# Collected data
[START]
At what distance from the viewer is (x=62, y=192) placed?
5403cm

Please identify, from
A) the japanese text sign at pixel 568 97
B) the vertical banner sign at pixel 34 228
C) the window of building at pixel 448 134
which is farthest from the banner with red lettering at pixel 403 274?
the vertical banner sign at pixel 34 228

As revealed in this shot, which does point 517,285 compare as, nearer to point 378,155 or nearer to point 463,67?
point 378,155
[END]
[START]
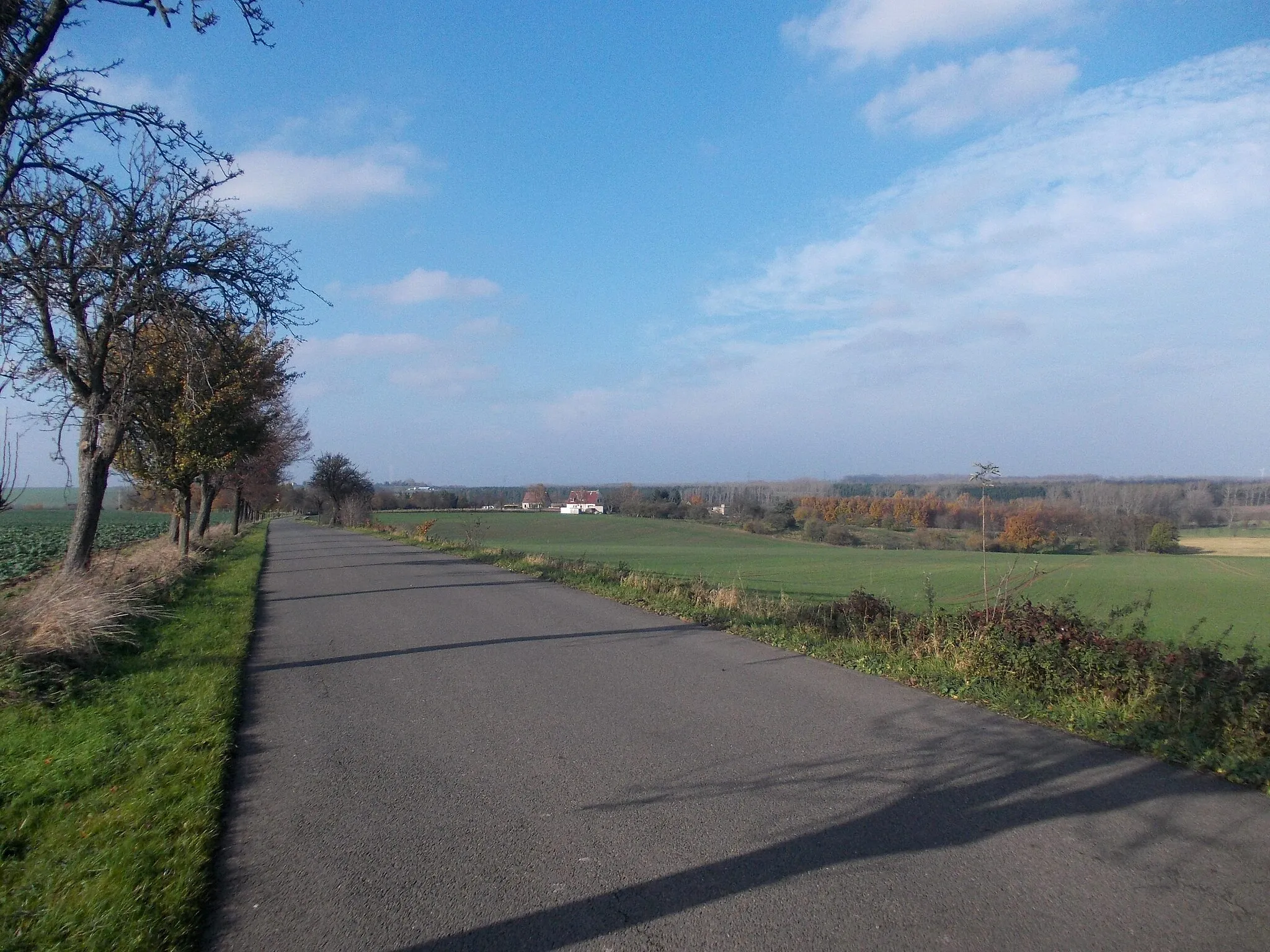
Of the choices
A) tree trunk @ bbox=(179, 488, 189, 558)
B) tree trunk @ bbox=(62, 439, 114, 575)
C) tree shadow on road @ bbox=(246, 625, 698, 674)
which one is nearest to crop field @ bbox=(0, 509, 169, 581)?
[END]
[START]
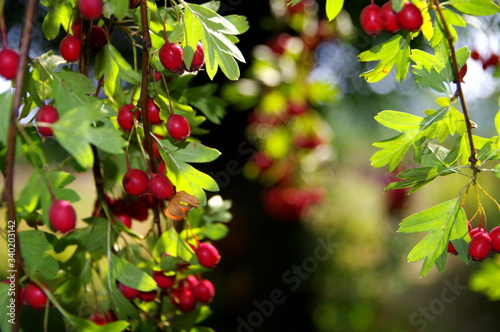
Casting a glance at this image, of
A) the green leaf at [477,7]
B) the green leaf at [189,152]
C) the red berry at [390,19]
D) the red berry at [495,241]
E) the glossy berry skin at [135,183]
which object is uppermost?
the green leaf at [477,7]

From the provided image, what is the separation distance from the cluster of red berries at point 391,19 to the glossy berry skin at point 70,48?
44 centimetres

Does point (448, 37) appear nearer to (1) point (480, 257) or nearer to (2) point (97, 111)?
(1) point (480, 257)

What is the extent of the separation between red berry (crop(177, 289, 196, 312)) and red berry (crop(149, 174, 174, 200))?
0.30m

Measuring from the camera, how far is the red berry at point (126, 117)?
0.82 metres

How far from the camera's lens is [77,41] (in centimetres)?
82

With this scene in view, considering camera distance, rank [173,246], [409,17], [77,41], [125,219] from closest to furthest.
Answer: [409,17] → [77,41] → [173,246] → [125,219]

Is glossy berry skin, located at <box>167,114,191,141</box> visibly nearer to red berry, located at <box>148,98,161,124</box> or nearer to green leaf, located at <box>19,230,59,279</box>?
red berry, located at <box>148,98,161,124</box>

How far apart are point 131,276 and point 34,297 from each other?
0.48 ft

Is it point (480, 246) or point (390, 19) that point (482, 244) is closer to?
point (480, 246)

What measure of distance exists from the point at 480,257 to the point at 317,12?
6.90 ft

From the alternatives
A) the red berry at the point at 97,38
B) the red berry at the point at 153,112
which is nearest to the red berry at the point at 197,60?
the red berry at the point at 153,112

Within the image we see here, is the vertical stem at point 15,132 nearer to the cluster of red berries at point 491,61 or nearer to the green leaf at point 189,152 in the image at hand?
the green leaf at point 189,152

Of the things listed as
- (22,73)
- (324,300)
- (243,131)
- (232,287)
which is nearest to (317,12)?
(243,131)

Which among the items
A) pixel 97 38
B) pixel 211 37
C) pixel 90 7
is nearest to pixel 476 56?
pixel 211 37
[END]
Copy the items again, starting at the line containing "How far from" and ending at the line containing "Answer: [409,17] →", both lines included, leaving the item wording unchanged. In the answers only, rescale every number (the distance and the point coordinates) by a factor of 0.9, rounding each result to a whole number with halves rounded up.

How far from the camera's lens is [77,41] (in centimetres)?
74

With this scene in view, considering camera distance, rank [173,246], [409,17], [77,41], [125,219] from closest to furthest.
Answer: [368,15] → [69,37] → [156,221] → [113,197]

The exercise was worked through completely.